Texte source |
Le terme "évangélique" n'est bien sûr pas l'exclusivité de ces groupes: c'est un adjectif que l'on trouve souvent dans l'intitulé d'Eglises protestantes historiques (Eglise évangélique luthérienne, Eglise évangélique réformée...). Le terme anglais d'evangelicalism (que l'on a parfois tenté d'adopter en français, ou de remplacer par "évangélisme") peut contribuer à prévenir des confusions.
"Evangelical, expliquait Marsden dans un ouvrage classique, a fini par devenir le nom commun britannique et américain pour désigner des mouvements de réveil qui se sont répandus à travers le monde anglophone et ailleurs au cours des 18ème et 19éme siècles. Au centre de la prédication évangélique se trouvait la proclamation de l'oeuvre salvatrice du Christ par sa mort sur la croix et la nécessité de lui faire confiance personnellement pour le salut éternel." Aujourd'hui, on peut dire que les doctrines évangéliques essentielles sont la croyance à l'autorité ultime de la Bible, à la véracité historique des Saintes Ecritures, au salut pour la vie éternelle fondé sur l'oeuvre rédemptrice du Christ, à l'importance des missions et de l'évangélisation et à l'importance d'une vie spirituellement transformée. C'est un courant qui a touché de larges secteurs du protestantisme (George M. Marsden, Understanding Fundamentalism and Evangelicalism, Grand Rapids [Michigan], William B. Eerdmans Publishing Company, 1991).

Travail demandé |
[1] D'après le texte source, de quels mouvements le mot anglais evangelical a-t-il fini par devenir le nom commun ?
[2] Pour chacune de ces affirmations, dites si elle s'accorde avec le texte source, en citant les mots qui tranchent : (a) le mot « évangélique » ne figure dans le nom d'aucune Église protestante historique ; (b) la croyance à l'autorité ultime de la Bible compte parmi les doctrines évangéliques essentielles ; (c) ce courant n'a touché qu'une petite partie du protestantisme.
Ce matériel n'a aucun rapport avec le texte source.

Extrait de données |
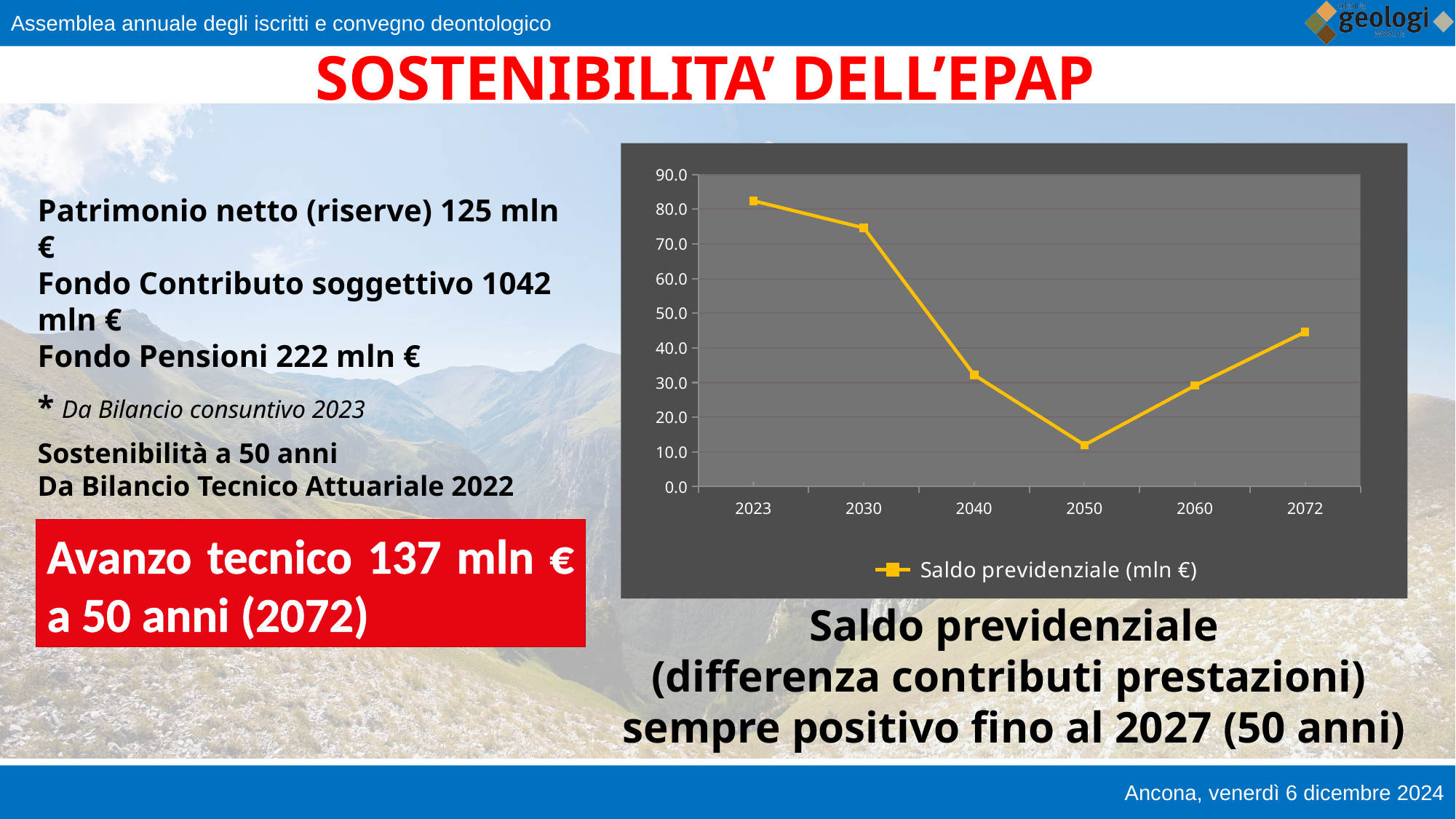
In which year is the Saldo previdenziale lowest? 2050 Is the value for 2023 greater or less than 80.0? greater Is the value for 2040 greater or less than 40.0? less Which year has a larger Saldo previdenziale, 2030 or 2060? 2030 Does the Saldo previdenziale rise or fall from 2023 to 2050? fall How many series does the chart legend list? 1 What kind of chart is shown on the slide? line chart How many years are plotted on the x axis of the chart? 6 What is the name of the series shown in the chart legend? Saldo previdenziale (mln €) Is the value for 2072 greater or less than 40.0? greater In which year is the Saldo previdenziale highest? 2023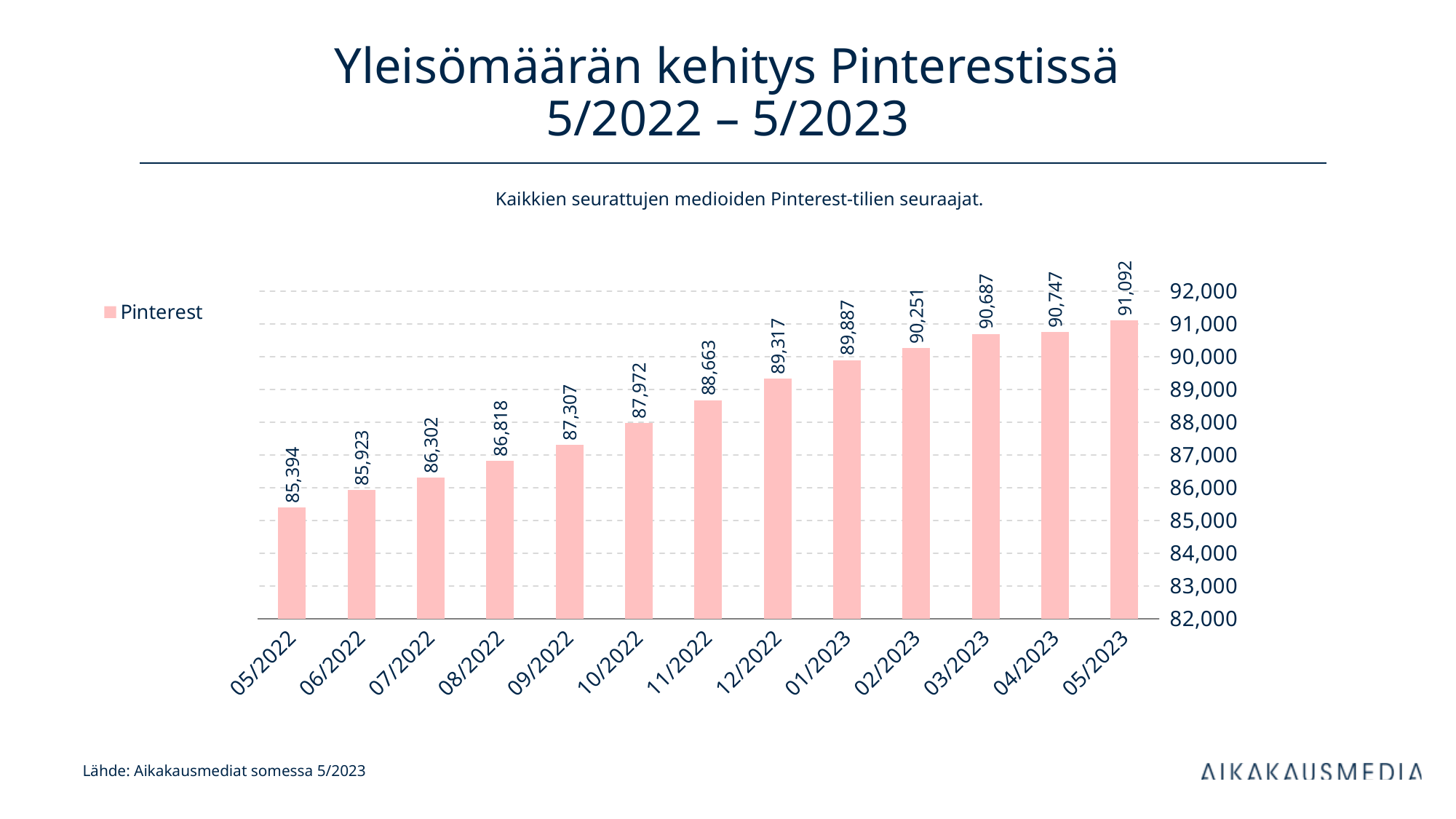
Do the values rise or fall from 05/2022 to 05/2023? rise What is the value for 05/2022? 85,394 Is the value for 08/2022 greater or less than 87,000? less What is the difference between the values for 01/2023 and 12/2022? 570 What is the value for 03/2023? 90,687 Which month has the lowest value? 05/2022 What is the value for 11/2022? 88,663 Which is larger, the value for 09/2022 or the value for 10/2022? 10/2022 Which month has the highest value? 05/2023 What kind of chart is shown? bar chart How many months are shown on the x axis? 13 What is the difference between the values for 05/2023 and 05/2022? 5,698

Réponses par exercice |
[1] Des mouvements de réveil qui se sont répandus à travers le monde anglophone et ailleurs au cours des 18e et 19e siècles.

[2]
(a) Non : « c'est un adjectif que l'on trouve souvent dans l'intitulé d'Eglises protestantes historiques ».
(b) Oui : « les doctrines évangéliques essentielles sont la croyance à l'autorité ultime de la Bible ».
(c) Non : « C'est un courant qui a touché de larges secteurs du protestantisme ».